The scoring system creates an incentive structure for quality that npm's pure download count approach lacks. A well-documented, well-typed package with 1,000 downloads scores higher than a poorly documented package with 100,000 downloads.
When to Choose JSR Over npm
Publish to JSR when:
You're building a TypeScript-first library. JSR's build-free publishing, native TypeScript source display, and automatic type documentation generation create a significantly better experience for TypeScript consumers.
Your package targets modern runtimes. If your intended audience is on Deno, Bun, Cloudflare Workers, or modern Node.js, the ESM-only constraint isn't meaningful.
Provenance and supply chain security matter. For security-sensitive packages (auth libraries, cryptographic utilities, data parsers), JSR's automatic provenance provides trust signals without additional CI configuration.
You want better TypeScript documentation tools. JSR's package pages display TypeScript source with rendered JSDoc comments, interactive type exploration, and cross-reference navigation. The documentation experience for consumers is substantially richer than npmjs.com's README-only display.
Publish to npm (not just JSR) when:
You need CJS support. If your consumers are on older Node.js codebases or build systems that require CommonJS, npm is the right registry.
Maximum ecosystem reach matters. npm's 2.5M+ packages, decades of tooling integration, and universal recognition make it the default choice when you need broad compatibility.
Your package is an application, not a library. CLIs, build tools, and application scaffolders are typically npm packages — users install them with npx or globally, and the runtime is known.
The best of both worlds: Publish to both JSR and npm. Maintain a single TypeScript source in JSR, and use JSR's npm compatibility layer for npm users. Some package authors use JSR as the canonical registry and let JSR's npm shim handle npm consumers automatically.

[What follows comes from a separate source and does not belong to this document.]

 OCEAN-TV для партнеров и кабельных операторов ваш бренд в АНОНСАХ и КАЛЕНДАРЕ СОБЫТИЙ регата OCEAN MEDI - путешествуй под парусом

JSR vs npm Package Discovery
For package consumers, the discovery experience differs meaningfully between the two registries.
npmjs.com:
- Search across 2.5M packages
- Download statistics are prominent
- Dependent package counts visible
- README rendered on package page
- No built-in quality scoring
jsr.io:
- Smaller but curated ecosystem (~15K packages)

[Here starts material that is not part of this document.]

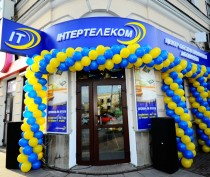 Служба безопасности Украины заявила о перекрытии «канала связи» между провайдером «Интертелеком» и российскими спецслужбами в Крыму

- Quality score prominently displayed
- TypeScript source browsable inline
- JSDoc documentation rendered natively
- Dependency graph interactive visualization
- Provenance attestation visible and linked
For finding packages with specific behavior, npmjs.com's larger index is valuable. For evaluating TypeScript package quality, jsr.io's inline documentation and scoring provide better signal.
Publishing to Both Registries
For teams wanting the broadest reach while taking advantage of JSR's improvements, publishing to both registries is straightforward.
The primary publication stays in JSR. The npm presence is handled through either:
- JSR's automatic npm compatibility layer (consumers install via
@jsr/scope__package) - A separate npm publish for teams that want the same package available under its natural
@scope/packagename on npm
For option 2 with the same codebase:
// jsr.json
{
"name": "@myorg/my-package",
"version": "0.2.0",
"exports": "./mod.ts"
}
// package.json (for npm dual-publish)
{
"name": "@myorg/my-package",
"version": "0.2.0",
"main": "./dist/index.cjs",
"exports": {
".": {
"import": "./dist/index.js",
"require": "./dist/index.cjs",
"types": "./dist/index.d.ts"
}
}
}
The npm publish still requires a build step for dual CJS/ESM output. For the complete npm publishing workflow including granular access tokens and provenance configuration, see Publishing an npm Package: Complete Guide 2026.
The Ecosystem Trajectory
JSR's package count is growing but remains a fraction of npm. The momentum indicators for JSR are positive: Deno's mainstream adoption, Cloudflare Workers' growth as a JavaScript runtime, and Node.js 22's improved ESM support all reduce the friction of ESM-only packages.
The Deno team's continued investment in JSR, combined with the tooling improvements (native TypeScript compilation, automatic documentation, built-in provenance) makes JSR an increasingly compelling choice for new TypeScript packages in 2026.
For existing packages, the migration calculus is less clear. A package with millions of npm downloads has little incentive to move. For new packages targeting modern TypeScript consumers, JSR's developer experience improvements and supply chain security defaults make it worth considering as the primary registry.
The supply chain security angle is increasingly important. For a broader view of npm supply chain risks and defenses that motivate both JSR's provenance-by-default and npm's provenance flag, see npm Supply Chain Security Guide 2026.
Why JSR Exists: The Problems with npm
To understand what JSR is trying to accomplish, you need to understand the accumulation of technical debt that npm has acquired since it launched in 2010. npm was designed for a specific context: distributing Node.js packages in a world where JavaScript ran only on the server, the module system was CommonJS, TypeScript did not exist, and "edge runtime" was not yet a concept. The registry worked brilliantly for that context. The problem is that npm's architecture was essentially frozen in place by its own success — changing anything fundamental about how npm works risks breaking millions of packages that depend on its current behavior, so the inertia is enormous.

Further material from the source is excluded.